- Tasks for this exercise
(a) Write down, word for word, the part of the account about the teen with autism that begins with the words containing "I know that" and ends with "Is that acceptable?".
(b) Decide whether each statement below agrees with the account about the teen with autism. Give yes or no for each and quote the words of the account that settle it.
(i) The police told the family to restrain their son at all lengths to keep him from leaving.
(ii) The parents in the homes where Taylor was found were eventually arrested.
(iii) Taylor was running to homes with strict supervision.

I know that there are some teens that run away because there are many issues at home. Some kids are not safe. I understand that. However, if a teen runs away due to having special needs and not being able to communicate, should the parents of the home that the teen runs to be able to just continue harboring them? That is a question you should ask yourself. If the parents have a family that are constantly drinking in the home beyond a glass of wine, but where they are drunk, or they have drugs in their home. Is that acceptable?
This is what was happening to our teen, with Autism. When he was unable to communicate well, his defense was to run... and he was running to homes (2) with little to no supervision. We went to the parents, and we spoke to them by phone and in person. We told them the situation at hand and told them that our son was special needs and that he needed to be at home. When we would go to their home to return our son and bring him home, there would be lies that he was not there. The parents many times would not be home and there would be 20 kids or more outside playing and causing hell on the neighborhood. Sometimes the parents would just be getting out of bed... sometimes drunk, sometimes high. They told Taylor to tell the police that he was beaten at home, and the police would not make him go home. So, Taylor did. We had countless interviews with the police and it was discovered that no, we don't beat our son. In fact, the police told us to restrain our son at all lengths to keep him from leaving. We disagreed. To even hold Taylor's arm from walking away would be considered or mistaken by him as an attack. Someone would surely be hurt off of what the officers advice was. We were ordered off of the properties of the people that were harboring our son and told never to come back again. We followed those words so we would not be breaking the law. Our only recourse the police told us was to each time Taylor ran away, call the parents tell them to return him and then call the police. We once again complied. Many times the police would not even come to help. They said Taylor was just running a game. The had told us that it is not against the law to runaway but it is against the law to interfere with parental rights. We were to call them each and every time Taylor ran away. Again, many times they refused to go there. We explained to them about the danger he was in in those homes. With autism, he was at risk to the influence of drugs and alcohol and that is what was in those homes. They said that they would arrest the parents the next time they had Taylor in their home. They caught him an additional three times for sure by searching the home or threatening the mother, yet, still no arrests to her or the father, of either homes.

- Stored data entries
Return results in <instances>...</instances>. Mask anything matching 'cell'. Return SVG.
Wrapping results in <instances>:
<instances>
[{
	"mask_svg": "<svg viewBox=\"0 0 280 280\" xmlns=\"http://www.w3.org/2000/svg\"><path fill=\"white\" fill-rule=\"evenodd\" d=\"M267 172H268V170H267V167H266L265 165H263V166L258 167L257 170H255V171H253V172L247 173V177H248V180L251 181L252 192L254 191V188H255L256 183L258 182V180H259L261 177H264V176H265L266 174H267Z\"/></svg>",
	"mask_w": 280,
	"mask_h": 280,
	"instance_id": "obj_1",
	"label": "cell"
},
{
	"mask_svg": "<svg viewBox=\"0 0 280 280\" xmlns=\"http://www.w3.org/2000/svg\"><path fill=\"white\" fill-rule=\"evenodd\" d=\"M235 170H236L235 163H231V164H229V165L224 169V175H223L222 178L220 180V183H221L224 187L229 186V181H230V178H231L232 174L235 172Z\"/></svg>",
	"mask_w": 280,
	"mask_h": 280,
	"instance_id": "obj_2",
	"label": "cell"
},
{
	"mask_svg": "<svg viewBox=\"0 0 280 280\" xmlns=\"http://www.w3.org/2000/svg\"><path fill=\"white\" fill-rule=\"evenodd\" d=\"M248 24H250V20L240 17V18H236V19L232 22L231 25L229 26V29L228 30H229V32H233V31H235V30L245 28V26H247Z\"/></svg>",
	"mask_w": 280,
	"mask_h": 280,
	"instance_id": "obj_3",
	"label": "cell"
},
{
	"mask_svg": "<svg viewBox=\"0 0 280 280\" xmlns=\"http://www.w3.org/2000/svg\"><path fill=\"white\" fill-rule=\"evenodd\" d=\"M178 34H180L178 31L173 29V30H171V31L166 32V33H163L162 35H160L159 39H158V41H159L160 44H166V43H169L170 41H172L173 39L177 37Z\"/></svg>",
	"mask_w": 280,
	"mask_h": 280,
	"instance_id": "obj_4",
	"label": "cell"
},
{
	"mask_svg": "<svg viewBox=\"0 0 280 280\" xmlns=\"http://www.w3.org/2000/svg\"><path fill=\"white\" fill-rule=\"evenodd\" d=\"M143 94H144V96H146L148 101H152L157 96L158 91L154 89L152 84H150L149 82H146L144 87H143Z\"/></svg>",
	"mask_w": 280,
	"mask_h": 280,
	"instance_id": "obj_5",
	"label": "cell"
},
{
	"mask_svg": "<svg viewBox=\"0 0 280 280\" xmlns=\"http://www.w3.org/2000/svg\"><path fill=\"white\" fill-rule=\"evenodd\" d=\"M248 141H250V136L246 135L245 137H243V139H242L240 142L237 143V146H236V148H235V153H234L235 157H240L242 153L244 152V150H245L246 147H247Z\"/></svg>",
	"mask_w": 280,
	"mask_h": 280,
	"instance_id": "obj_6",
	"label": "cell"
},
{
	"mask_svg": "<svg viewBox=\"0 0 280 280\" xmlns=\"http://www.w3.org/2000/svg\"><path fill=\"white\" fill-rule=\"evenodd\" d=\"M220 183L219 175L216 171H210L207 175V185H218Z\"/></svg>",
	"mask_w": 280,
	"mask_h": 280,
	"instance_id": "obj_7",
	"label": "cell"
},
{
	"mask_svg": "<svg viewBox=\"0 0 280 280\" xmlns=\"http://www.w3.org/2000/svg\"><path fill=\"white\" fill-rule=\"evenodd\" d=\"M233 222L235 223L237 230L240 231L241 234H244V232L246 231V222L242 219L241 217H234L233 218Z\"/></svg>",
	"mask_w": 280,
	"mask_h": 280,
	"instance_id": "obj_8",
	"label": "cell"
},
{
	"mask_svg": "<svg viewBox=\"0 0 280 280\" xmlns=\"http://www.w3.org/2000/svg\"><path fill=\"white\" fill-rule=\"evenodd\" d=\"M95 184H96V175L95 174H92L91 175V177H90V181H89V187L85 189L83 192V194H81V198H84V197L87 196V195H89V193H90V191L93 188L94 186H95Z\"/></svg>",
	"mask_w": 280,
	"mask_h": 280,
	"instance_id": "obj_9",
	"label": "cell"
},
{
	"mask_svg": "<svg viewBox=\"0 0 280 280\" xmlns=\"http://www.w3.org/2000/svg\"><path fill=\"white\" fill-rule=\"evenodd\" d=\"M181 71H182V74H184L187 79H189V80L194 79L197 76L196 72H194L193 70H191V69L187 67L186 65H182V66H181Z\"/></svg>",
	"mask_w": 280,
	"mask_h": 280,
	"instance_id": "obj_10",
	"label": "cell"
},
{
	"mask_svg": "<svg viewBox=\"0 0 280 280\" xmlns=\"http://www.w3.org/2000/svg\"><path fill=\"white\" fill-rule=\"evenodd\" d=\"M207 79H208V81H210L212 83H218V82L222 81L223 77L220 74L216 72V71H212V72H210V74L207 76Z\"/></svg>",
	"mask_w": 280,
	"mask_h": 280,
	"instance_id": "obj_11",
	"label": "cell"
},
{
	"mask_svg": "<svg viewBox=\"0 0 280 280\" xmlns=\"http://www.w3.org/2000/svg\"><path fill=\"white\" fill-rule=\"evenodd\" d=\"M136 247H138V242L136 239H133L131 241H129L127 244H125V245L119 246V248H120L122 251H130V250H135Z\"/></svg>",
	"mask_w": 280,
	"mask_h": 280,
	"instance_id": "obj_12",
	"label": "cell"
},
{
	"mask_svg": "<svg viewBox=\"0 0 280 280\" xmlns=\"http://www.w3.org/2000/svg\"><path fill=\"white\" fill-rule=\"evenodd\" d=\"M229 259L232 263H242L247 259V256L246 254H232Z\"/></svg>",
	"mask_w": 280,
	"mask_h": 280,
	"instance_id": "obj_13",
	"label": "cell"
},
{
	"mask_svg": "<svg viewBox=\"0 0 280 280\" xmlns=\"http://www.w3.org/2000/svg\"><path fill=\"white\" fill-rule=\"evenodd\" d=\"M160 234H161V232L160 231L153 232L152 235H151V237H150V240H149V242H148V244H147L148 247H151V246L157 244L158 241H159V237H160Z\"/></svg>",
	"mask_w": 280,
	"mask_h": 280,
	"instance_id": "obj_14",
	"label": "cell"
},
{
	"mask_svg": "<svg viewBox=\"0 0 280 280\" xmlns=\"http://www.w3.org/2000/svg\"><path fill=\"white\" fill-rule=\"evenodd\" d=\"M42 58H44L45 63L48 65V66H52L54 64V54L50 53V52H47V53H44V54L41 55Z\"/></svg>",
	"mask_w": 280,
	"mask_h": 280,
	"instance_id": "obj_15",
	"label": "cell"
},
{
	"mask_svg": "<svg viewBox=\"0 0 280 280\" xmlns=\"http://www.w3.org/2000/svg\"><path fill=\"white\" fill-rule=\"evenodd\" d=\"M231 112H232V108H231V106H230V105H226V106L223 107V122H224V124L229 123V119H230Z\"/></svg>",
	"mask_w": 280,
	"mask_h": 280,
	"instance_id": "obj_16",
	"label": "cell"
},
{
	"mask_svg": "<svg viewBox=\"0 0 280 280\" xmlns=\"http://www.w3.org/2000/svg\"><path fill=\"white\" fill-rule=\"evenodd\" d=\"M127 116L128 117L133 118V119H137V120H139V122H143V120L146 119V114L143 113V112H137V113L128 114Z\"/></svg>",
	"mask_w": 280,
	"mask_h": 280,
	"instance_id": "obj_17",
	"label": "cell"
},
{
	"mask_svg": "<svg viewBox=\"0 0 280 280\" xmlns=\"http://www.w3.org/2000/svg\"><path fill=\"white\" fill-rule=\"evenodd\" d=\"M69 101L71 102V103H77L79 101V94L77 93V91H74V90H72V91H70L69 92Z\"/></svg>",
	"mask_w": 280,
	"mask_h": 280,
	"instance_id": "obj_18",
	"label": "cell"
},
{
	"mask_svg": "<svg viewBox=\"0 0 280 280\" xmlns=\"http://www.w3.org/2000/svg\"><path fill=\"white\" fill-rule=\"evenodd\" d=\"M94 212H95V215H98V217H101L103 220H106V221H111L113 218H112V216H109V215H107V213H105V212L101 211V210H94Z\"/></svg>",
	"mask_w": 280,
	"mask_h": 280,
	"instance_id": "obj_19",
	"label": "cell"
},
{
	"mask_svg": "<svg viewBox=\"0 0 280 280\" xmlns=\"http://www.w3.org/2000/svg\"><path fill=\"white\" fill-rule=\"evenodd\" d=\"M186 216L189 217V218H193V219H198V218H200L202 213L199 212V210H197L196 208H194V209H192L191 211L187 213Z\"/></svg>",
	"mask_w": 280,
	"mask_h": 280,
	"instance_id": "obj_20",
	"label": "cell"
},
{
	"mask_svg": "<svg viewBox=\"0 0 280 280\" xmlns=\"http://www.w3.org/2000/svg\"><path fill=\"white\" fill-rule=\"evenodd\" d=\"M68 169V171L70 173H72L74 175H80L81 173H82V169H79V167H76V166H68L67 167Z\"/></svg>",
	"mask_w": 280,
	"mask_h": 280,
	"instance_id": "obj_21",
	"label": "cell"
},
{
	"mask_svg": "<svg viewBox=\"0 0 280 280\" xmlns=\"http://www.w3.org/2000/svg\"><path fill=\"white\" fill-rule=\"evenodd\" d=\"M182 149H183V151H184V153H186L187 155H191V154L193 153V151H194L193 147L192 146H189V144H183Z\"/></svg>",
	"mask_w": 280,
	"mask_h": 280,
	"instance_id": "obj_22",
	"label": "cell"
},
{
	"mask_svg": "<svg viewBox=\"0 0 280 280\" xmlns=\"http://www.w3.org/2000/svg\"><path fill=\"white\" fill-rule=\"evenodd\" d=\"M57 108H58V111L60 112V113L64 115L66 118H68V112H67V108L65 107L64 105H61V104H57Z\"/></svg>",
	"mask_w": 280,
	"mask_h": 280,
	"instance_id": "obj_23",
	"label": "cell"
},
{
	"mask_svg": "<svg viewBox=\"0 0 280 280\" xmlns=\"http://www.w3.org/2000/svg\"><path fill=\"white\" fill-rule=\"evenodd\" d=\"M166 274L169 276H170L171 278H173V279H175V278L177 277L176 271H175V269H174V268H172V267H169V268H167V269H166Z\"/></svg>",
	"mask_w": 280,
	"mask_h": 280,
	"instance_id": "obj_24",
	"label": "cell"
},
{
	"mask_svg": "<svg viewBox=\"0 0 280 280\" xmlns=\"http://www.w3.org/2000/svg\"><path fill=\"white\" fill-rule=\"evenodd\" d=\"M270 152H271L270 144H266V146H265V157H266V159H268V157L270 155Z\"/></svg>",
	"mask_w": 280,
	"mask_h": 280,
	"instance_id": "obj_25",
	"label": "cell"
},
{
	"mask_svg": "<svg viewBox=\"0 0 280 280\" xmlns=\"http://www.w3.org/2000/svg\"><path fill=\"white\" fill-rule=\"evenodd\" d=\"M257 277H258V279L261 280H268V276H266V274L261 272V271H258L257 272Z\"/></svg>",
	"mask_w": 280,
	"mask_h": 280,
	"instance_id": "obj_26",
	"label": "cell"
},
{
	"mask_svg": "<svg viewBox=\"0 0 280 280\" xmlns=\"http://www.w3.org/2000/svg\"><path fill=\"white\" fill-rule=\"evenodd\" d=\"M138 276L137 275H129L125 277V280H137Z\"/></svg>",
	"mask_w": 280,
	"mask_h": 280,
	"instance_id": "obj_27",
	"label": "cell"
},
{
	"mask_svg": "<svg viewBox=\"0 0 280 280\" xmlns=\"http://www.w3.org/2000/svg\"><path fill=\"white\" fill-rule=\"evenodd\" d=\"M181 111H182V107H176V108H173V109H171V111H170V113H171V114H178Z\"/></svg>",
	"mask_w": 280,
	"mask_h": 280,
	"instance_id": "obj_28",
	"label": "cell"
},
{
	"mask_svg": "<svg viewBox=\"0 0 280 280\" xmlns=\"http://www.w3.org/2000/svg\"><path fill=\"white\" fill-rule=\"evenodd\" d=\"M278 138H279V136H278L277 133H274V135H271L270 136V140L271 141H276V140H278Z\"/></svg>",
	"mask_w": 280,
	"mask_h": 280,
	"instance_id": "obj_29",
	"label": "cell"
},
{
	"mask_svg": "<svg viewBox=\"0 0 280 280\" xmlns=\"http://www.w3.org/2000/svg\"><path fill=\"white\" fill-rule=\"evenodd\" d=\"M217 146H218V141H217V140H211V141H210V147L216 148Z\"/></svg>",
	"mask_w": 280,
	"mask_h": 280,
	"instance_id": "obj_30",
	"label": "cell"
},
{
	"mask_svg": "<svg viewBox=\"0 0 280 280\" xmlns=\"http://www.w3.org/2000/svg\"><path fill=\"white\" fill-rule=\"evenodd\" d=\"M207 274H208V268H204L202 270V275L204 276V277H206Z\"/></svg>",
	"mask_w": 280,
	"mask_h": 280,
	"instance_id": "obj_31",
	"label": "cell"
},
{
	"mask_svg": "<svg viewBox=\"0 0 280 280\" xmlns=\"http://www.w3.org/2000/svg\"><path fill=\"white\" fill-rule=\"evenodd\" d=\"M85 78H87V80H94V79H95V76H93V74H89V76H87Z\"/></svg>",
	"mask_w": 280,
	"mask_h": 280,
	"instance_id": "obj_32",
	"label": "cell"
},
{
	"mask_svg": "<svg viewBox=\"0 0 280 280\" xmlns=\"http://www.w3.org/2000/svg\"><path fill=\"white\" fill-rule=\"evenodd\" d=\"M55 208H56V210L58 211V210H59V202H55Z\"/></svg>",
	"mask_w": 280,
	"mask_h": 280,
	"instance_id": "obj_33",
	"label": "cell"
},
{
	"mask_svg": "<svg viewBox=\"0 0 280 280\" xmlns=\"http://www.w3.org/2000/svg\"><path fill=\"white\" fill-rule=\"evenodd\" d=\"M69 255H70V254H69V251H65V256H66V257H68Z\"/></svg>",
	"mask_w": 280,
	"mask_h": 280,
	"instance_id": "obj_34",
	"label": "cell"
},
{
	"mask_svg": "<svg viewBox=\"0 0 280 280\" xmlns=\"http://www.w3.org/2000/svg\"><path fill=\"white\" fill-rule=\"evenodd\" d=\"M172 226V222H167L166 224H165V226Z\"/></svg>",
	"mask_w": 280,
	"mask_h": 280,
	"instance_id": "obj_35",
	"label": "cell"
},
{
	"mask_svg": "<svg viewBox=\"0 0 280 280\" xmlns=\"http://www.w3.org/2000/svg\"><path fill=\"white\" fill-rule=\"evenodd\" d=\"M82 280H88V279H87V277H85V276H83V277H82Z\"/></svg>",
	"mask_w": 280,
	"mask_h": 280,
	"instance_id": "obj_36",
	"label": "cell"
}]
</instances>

- Exercise responses
(a)
I know that there are some teens that run away because there are many issues at home. Some kids are not safe. I understand that. However, if a teen runs away due to having special needs and not being able to communicate, should the parents of the home that the teen runs to be able to just continue harboring them? That is a question you should ask yourself. If the parents have a family that are constantly drinking in the home beyond a glass of wine, but where they are drunk, or they have drugs in their home. Is that acceptable?

(b)
(i) Yes: "In fact, the police told us to restrain our son at all lengths to keep him from leaving."
(ii) No: "yet, still no arrests to her or the father, of either homes."
(iii) No: "he was running to homes (2) with little to no supervision."